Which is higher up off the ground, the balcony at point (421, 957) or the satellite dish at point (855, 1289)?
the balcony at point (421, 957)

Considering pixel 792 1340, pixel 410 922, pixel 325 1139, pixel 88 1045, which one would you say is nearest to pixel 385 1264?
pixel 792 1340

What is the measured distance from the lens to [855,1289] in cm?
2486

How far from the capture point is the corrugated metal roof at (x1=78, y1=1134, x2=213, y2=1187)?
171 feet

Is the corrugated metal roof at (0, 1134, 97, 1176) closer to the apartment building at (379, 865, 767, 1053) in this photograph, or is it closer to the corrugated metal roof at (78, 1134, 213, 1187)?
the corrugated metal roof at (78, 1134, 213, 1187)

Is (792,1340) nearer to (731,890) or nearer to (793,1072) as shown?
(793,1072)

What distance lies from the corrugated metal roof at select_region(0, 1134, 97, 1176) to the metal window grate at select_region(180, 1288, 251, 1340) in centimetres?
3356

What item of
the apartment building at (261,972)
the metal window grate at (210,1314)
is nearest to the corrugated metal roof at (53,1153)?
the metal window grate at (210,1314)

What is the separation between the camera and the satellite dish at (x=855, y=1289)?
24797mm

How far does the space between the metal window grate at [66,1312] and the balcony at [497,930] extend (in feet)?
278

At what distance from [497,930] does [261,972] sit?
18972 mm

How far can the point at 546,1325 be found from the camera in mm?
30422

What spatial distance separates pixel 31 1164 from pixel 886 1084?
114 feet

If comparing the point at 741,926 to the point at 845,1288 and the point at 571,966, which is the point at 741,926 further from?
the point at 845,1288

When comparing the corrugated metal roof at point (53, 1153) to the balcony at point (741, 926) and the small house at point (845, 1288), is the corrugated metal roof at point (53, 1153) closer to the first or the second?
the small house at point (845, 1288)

INSTRUCTIONS TO FOLLOW: Set down, unchanged, the line that contains "What is the measured" together with every later line in the records, through the last one.

EXPECTED ANSWER:
What is the measured distance from the lens to [855,1289] in cm?
2486

How far from the capture point is the corrugated metal roof at (x1=78, y1=1134, x2=213, y2=1187)?
171 feet

Is the corrugated metal roof at (0, 1134, 97, 1176) closer to the apartment building at (379, 865, 767, 1053) in this photograph, or is it closer to the corrugated metal roof at (78, 1134, 213, 1187)?
the corrugated metal roof at (78, 1134, 213, 1187)

Is (792,1340) nearer to (731,890) or nearer to (793,1072) as shown?
(793,1072)

What distance lies from the corrugated metal roof at select_region(0, 1134, 97, 1176) to the metal window grate at select_region(180, 1288, 251, 1340) in centimetres?
3356

What item of
the apartment building at (261,972)
the metal window grate at (210,1314)
is nearest to the corrugated metal roof at (53,1153)?
the metal window grate at (210,1314)

What is the separation between the camera and the satellite dish at (x=855, y=1289)?
24797mm

How far does the space between the metal window grate at [66,1312] and the balcony at [497,930] extend (in feet)?
278

At what distance from [497,930] does [261,972] sit?
18972 mm

How far can the point at 546,1325 be found from the camera in mm?
30422

What spatial distance separates pixel 31 1164 from pixel 886 1084?
114 feet

If comparing the point at 741,926 to the point at 845,1288 and the point at 571,966, which is the point at 741,926 further from?
the point at 845,1288

When comparing the corrugated metal roof at point (53, 1153) to the balcony at point (741, 926) and the small house at point (845, 1288), is the corrugated metal roof at point (53, 1153) closer to the first or the second?
the small house at point (845, 1288)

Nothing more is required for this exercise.